We Got Dragged by an Instagram Scam Email.

I went into the spam folder on our email the other day (an email I’d sent to myself wasn’t coming through, and let me tell you right now, Gmail, if you’re reading this, I AM NOT SPAM) and found the following:

Hey, thebarkingcrow!

OK, I‘ve always wanted to be Instagram-”big”, too.

If you are like me, you have trawled Instagram, thinking “how do so many darn people on Instagram get so rich and famous”?

Picture this: You arise early in the morning, even before your alarm goes off.

You pull out your phone.

Flipping to Instagram.

Whoaaa, you think, Over 561 likes on one picture.

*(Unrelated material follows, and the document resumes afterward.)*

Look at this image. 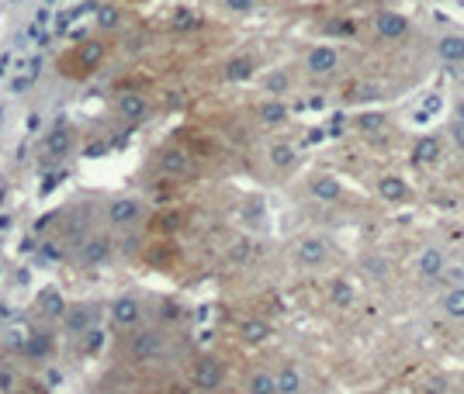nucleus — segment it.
Wrapping results in <instances>:
<instances>
[{"label": "nucleus", "instance_id": "f257e3e1", "mask_svg": "<svg viewBox=\"0 0 464 394\" xmlns=\"http://www.w3.org/2000/svg\"><path fill=\"white\" fill-rule=\"evenodd\" d=\"M167 353V343L156 329H139L132 339H128V356L139 360V363H149V360H160Z\"/></svg>", "mask_w": 464, "mask_h": 394}, {"label": "nucleus", "instance_id": "f03ea898", "mask_svg": "<svg viewBox=\"0 0 464 394\" xmlns=\"http://www.w3.org/2000/svg\"><path fill=\"white\" fill-rule=\"evenodd\" d=\"M142 218H146V208H142L135 197H118V201L108 204V222H111L115 229H132V225H139Z\"/></svg>", "mask_w": 464, "mask_h": 394}, {"label": "nucleus", "instance_id": "7ed1b4c3", "mask_svg": "<svg viewBox=\"0 0 464 394\" xmlns=\"http://www.w3.org/2000/svg\"><path fill=\"white\" fill-rule=\"evenodd\" d=\"M295 256H298V263H301L305 270H319V267H326V260H330V242L319 239V236L301 239L298 249H295Z\"/></svg>", "mask_w": 464, "mask_h": 394}, {"label": "nucleus", "instance_id": "20e7f679", "mask_svg": "<svg viewBox=\"0 0 464 394\" xmlns=\"http://www.w3.org/2000/svg\"><path fill=\"white\" fill-rule=\"evenodd\" d=\"M111 322L118 325V329H135L139 322H142V305H139V298H115L111 301Z\"/></svg>", "mask_w": 464, "mask_h": 394}, {"label": "nucleus", "instance_id": "39448f33", "mask_svg": "<svg viewBox=\"0 0 464 394\" xmlns=\"http://www.w3.org/2000/svg\"><path fill=\"white\" fill-rule=\"evenodd\" d=\"M305 66H308L315 77H326V73H333V70L339 66V52L333 49V45H315V49H308Z\"/></svg>", "mask_w": 464, "mask_h": 394}, {"label": "nucleus", "instance_id": "423d86ee", "mask_svg": "<svg viewBox=\"0 0 464 394\" xmlns=\"http://www.w3.org/2000/svg\"><path fill=\"white\" fill-rule=\"evenodd\" d=\"M375 32H378L381 39L399 42V39L409 35V21H406L402 14H395V11H381L378 18H375Z\"/></svg>", "mask_w": 464, "mask_h": 394}, {"label": "nucleus", "instance_id": "0eeeda50", "mask_svg": "<svg viewBox=\"0 0 464 394\" xmlns=\"http://www.w3.org/2000/svg\"><path fill=\"white\" fill-rule=\"evenodd\" d=\"M222 363L218 360H211V356H201L198 360V367H194V384L201 388V391L208 394V391H215V388H222Z\"/></svg>", "mask_w": 464, "mask_h": 394}, {"label": "nucleus", "instance_id": "6e6552de", "mask_svg": "<svg viewBox=\"0 0 464 394\" xmlns=\"http://www.w3.org/2000/svg\"><path fill=\"white\" fill-rule=\"evenodd\" d=\"M66 332L70 336H84L87 329H94L97 322V308L94 305H77V308H66Z\"/></svg>", "mask_w": 464, "mask_h": 394}, {"label": "nucleus", "instance_id": "1a4fd4ad", "mask_svg": "<svg viewBox=\"0 0 464 394\" xmlns=\"http://www.w3.org/2000/svg\"><path fill=\"white\" fill-rule=\"evenodd\" d=\"M444 267H447V256H444V249H437V246H426L420 253V274L429 277V280H437V277H444Z\"/></svg>", "mask_w": 464, "mask_h": 394}, {"label": "nucleus", "instance_id": "9d476101", "mask_svg": "<svg viewBox=\"0 0 464 394\" xmlns=\"http://www.w3.org/2000/svg\"><path fill=\"white\" fill-rule=\"evenodd\" d=\"M437 56L447 63V66H461L464 63V35H444L437 42Z\"/></svg>", "mask_w": 464, "mask_h": 394}, {"label": "nucleus", "instance_id": "9b49d317", "mask_svg": "<svg viewBox=\"0 0 464 394\" xmlns=\"http://www.w3.org/2000/svg\"><path fill=\"white\" fill-rule=\"evenodd\" d=\"M440 159V139L437 135H422L420 142L413 146V163L426 166V163H437Z\"/></svg>", "mask_w": 464, "mask_h": 394}, {"label": "nucleus", "instance_id": "f8f14e48", "mask_svg": "<svg viewBox=\"0 0 464 394\" xmlns=\"http://www.w3.org/2000/svg\"><path fill=\"white\" fill-rule=\"evenodd\" d=\"M312 197L315 201H326V204L330 201H339L343 197V184H339L337 177H315L312 180Z\"/></svg>", "mask_w": 464, "mask_h": 394}, {"label": "nucleus", "instance_id": "ddd939ff", "mask_svg": "<svg viewBox=\"0 0 464 394\" xmlns=\"http://www.w3.org/2000/svg\"><path fill=\"white\" fill-rule=\"evenodd\" d=\"M378 194H381V201H388V204H399V201L409 197V187H406V180H399V177H381Z\"/></svg>", "mask_w": 464, "mask_h": 394}, {"label": "nucleus", "instance_id": "4468645a", "mask_svg": "<svg viewBox=\"0 0 464 394\" xmlns=\"http://www.w3.org/2000/svg\"><path fill=\"white\" fill-rule=\"evenodd\" d=\"M80 256H84V263H90V267H94V263H104V260L111 256V239H104V236L90 239Z\"/></svg>", "mask_w": 464, "mask_h": 394}, {"label": "nucleus", "instance_id": "2eb2a0df", "mask_svg": "<svg viewBox=\"0 0 464 394\" xmlns=\"http://www.w3.org/2000/svg\"><path fill=\"white\" fill-rule=\"evenodd\" d=\"M118 111L125 115V118H146V111H149V101L146 97H139V94H128V97H122L118 101Z\"/></svg>", "mask_w": 464, "mask_h": 394}, {"label": "nucleus", "instance_id": "dca6fc26", "mask_svg": "<svg viewBox=\"0 0 464 394\" xmlns=\"http://www.w3.org/2000/svg\"><path fill=\"white\" fill-rule=\"evenodd\" d=\"M274 384H277V394H298L301 391V374L295 367H284L281 374H274Z\"/></svg>", "mask_w": 464, "mask_h": 394}, {"label": "nucleus", "instance_id": "f3484780", "mask_svg": "<svg viewBox=\"0 0 464 394\" xmlns=\"http://www.w3.org/2000/svg\"><path fill=\"white\" fill-rule=\"evenodd\" d=\"M444 315L451 318H464V284H458V287H451L447 294H444Z\"/></svg>", "mask_w": 464, "mask_h": 394}, {"label": "nucleus", "instance_id": "a211bd4d", "mask_svg": "<svg viewBox=\"0 0 464 394\" xmlns=\"http://www.w3.org/2000/svg\"><path fill=\"white\" fill-rule=\"evenodd\" d=\"M246 391H250V394H277L274 374H267V370H256V374H250V381H246Z\"/></svg>", "mask_w": 464, "mask_h": 394}, {"label": "nucleus", "instance_id": "6ab92c4d", "mask_svg": "<svg viewBox=\"0 0 464 394\" xmlns=\"http://www.w3.org/2000/svg\"><path fill=\"white\" fill-rule=\"evenodd\" d=\"M260 121H263V125H281V121H288V104H281V101L260 104Z\"/></svg>", "mask_w": 464, "mask_h": 394}, {"label": "nucleus", "instance_id": "aec40b11", "mask_svg": "<svg viewBox=\"0 0 464 394\" xmlns=\"http://www.w3.org/2000/svg\"><path fill=\"white\" fill-rule=\"evenodd\" d=\"M295 146H288V142H277L274 149H270V163L277 166V170H291L295 166Z\"/></svg>", "mask_w": 464, "mask_h": 394}, {"label": "nucleus", "instance_id": "412c9836", "mask_svg": "<svg viewBox=\"0 0 464 394\" xmlns=\"http://www.w3.org/2000/svg\"><path fill=\"white\" fill-rule=\"evenodd\" d=\"M267 336H270V325L260 322V318H253V322L243 325V339H246V343H263Z\"/></svg>", "mask_w": 464, "mask_h": 394}, {"label": "nucleus", "instance_id": "4be33fe9", "mask_svg": "<svg viewBox=\"0 0 464 394\" xmlns=\"http://www.w3.org/2000/svg\"><path fill=\"white\" fill-rule=\"evenodd\" d=\"M330 301H333L337 308H350V305H353V287L343 284V280H337L333 291H330Z\"/></svg>", "mask_w": 464, "mask_h": 394}, {"label": "nucleus", "instance_id": "5701e85b", "mask_svg": "<svg viewBox=\"0 0 464 394\" xmlns=\"http://www.w3.org/2000/svg\"><path fill=\"white\" fill-rule=\"evenodd\" d=\"M42 312L49 318H63V315H66V301H63V294L49 291V294L42 298Z\"/></svg>", "mask_w": 464, "mask_h": 394}, {"label": "nucleus", "instance_id": "b1692460", "mask_svg": "<svg viewBox=\"0 0 464 394\" xmlns=\"http://www.w3.org/2000/svg\"><path fill=\"white\" fill-rule=\"evenodd\" d=\"M163 173H170V177H184V173H187V156H184V153H167V156H163Z\"/></svg>", "mask_w": 464, "mask_h": 394}, {"label": "nucleus", "instance_id": "393cba45", "mask_svg": "<svg viewBox=\"0 0 464 394\" xmlns=\"http://www.w3.org/2000/svg\"><path fill=\"white\" fill-rule=\"evenodd\" d=\"M225 73H229V80H250V73H253V63H250V59H232Z\"/></svg>", "mask_w": 464, "mask_h": 394}, {"label": "nucleus", "instance_id": "a878e982", "mask_svg": "<svg viewBox=\"0 0 464 394\" xmlns=\"http://www.w3.org/2000/svg\"><path fill=\"white\" fill-rule=\"evenodd\" d=\"M381 125H384L381 115H364V118H360V128H364V132H378Z\"/></svg>", "mask_w": 464, "mask_h": 394}, {"label": "nucleus", "instance_id": "bb28decb", "mask_svg": "<svg viewBox=\"0 0 464 394\" xmlns=\"http://www.w3.org/2000/svg\"><path fill=\"white\" fill-rule=\"evenodd\" d=\"M253 4L256 0H225V7H229V11H239V14H243V11H253Z\"/></svg>", "mask_w": 464, "mask_h": 394}, {"label": "nucleus", "instance_id": "cd10ccee", "mask_svg": "<svg viewBox=\"0 0 464 394\" xmlns=\"http://www.w3.org/2000/svg\"><path fill=\"white\" fill-rule=\"evenodd\" d=\"M451 135H454V142L464 149V121H451Z\"/></svg>", "mask_w": 464, "mask_h": 394}, {"label": "nucleus", "instance_id": "c85d7f7f", "mask_svg": "<svg viewBox=\"0 0 464 394\" xmlns=\"http://www.w3.org/2000/svg\"><path fill=\"white\" fill-rule=\"evenodd\" d=\"M333 32L337 35H353V25L350 21H333Z\"/></svg>", "mask_w": 464, "mask_h": 394}, {"label": "nucleus", "instance_id": "c756f323", "mask_svg": "<svg viewBox=\"0 0 464 394\" xmlns=\"http://www.w3.org/2000/svg\"><path fill=\"white\" fill-rule=\"evenodd\" d=\"M454 121H464V101L461 104H454Z\"/></svg>", "mask_w": 464, "mask_h": 394}, {"label": "nucleus", "instance_id": "7c9ffc66", "mask_svg": "<svg viewBox=\"0 0 464 394\" xmlns=\"http://www.w3.org/2000/svg\"><path fill=\"white\" fill-rule=\"evenodd\" d=\"M201 394H205V391H201Z\"/></svg>", "mask_w": 464, "mask_h": 394}]
</instances>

Heading to the kitchen, you put the kettle on for some coffee and glance at your Instagram while you wait.

Bam! Another 77 likes.

And here comes another message. It is from one of your followers asking about your workout regime, and congratulating you on your third official month of practicing yoga.

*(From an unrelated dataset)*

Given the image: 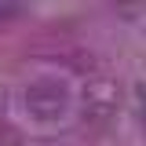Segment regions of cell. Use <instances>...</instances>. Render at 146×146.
I'll use <instances>...</instances> for the list:
<instances>
[{"label": "cell", "mask_w": 146, "mask_h": 146, "mask_svg": "<svg viewBox=\"0 0 146 146\" xmlns=\"http://www.w3.org/2000/svg\"><path fill=\"white\" fill-rule=\"evenodd\" d=\"M113 102H117L113 84L99 80V84H91V88H88V99H84V117H88V121H106L110 113H113Z\"/></svg>", "instance_id": "2"}, {"label": "cell", "mask_w": 146, "mask_h": 146, "mask_svg": "<svg viewBox=\"0 0 146 146\" xmlns=\"http://www.w3.org/2000/svg\"><path fill=\"white\" fill-rule=\"evenodd\" d=\"M22 102H26V113L33 117V121H44V124H55V121H62L66 113H70V84L66 80H58V77H40L33 80L29 88L22 91Z\"/></svg>", "instance_id": "1"}, {"label": "cell", "mask_w": 146, "mask_h": 146, "mask_svg": "<svg viewBox=\"0 0 146 146\" xmlns=\"http://www.w3.org/2000/svg\"><path fill=\"white\" fill-rule=\"evenodd\" d=\"M135 113H139V124H143V135H146V80L135 84Z\"/></svg>", "instance_id": "3"}, {"label": "cell", "mask_w": 146, "mask_h": 146, "mask_svg": "<svg viewBox=\"0 0 146 146\" xmlns=\"http://www.w3.org/2000/svg\"><path fill=\"white\" fill-rule=\"evenodd\" d=\"M29 0H0V18H15L22 15V7H26Z\"/></svg>", "instance_id": "4"}]
</instances>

The kettle blows and you pour your tea. When you flip out your phone, there is another message–this time from a young girl–thanking you for posting. She follows you religiously and your’e an inspiration.

Within minutes, your cell buzzes AGAIN.

Oops, another message. But no time to hit them back—you’ve got to hit the gym.
Anyways, you get the point. This is the life of an Instagram celebrity. I should know, because I’ve made many of them.

I’m here to show you how to take the reigns of your Instagram.

I gotta say … you only have 45 followers… which is not bad, but it is not going to get you any attention. And with only around 0 likes per media item, let’s just say you’ve got a lot of space for improvement.

It is not difficult to do, although almost no one does. Just check out (REDACTED). There, you’ll learn how to garner Instagram followers and likes like mad…without even trying.

Automagically see tons of likes on your images just minutes after posting.

If you’re anything like our other clients, you’ll have a great chance of hitting the “Top Post” section in a very short time.

This is all great, but you’ve really got to put in the work to make it happen. OK, you got me, it’s not real work.
1. Click (REDACTED)
2. Plug in your Instagram username.
3. 10 – 15 likes will be sent to your 3 most recent uploads. Just like that.

Being a everyday name on that page will accelerate your growth 10x, easy. But if you want the fame, you’ve got to reach for it. Are you ready?

See you on the flipside,

Jessamine

Reactions:

1. Yeah, we don’t have a lot of Instagram followers. You can help change that. @thebarkingcrow. But also, who are you to judge, Jessamine? You of the email address “lilpeepington1996”? It’s not a high priority right now, ok?!
2. How did she know I’m a tea guy?
3. I do not want to work out.
4. I do think “Whoaaa” a lot.
5. Give me examples of the Instagram celebrities you’ve made, Jessamine. Is one of them Poorly Drawn Lines? Because that’s my favorite Instagram account. One of my favorite works of art, if we’re being honest.
6. If I wake up before my alarm goes off, it’s because I need to make use of the toilet in some way, shape, or form. Or it’s because I’m hungover. Or both. The latter often brings the former. Anyway, none of those are good feelings. I’m not clicking your dumb link, Jessamine—let me maintain a responsible level of toilet use and drinking!
7. This sounds like an unhealthy degree of attachment to my phone. I’ve been trying to cut back on screen time already. Don’t tell me it’s to be desired, Jessamine.
8. If The Barking Crow ever receives a message from a young girl telling us we’re an inspiration and that she follows us religiously, my initial reaction will probably be concern for her well-being.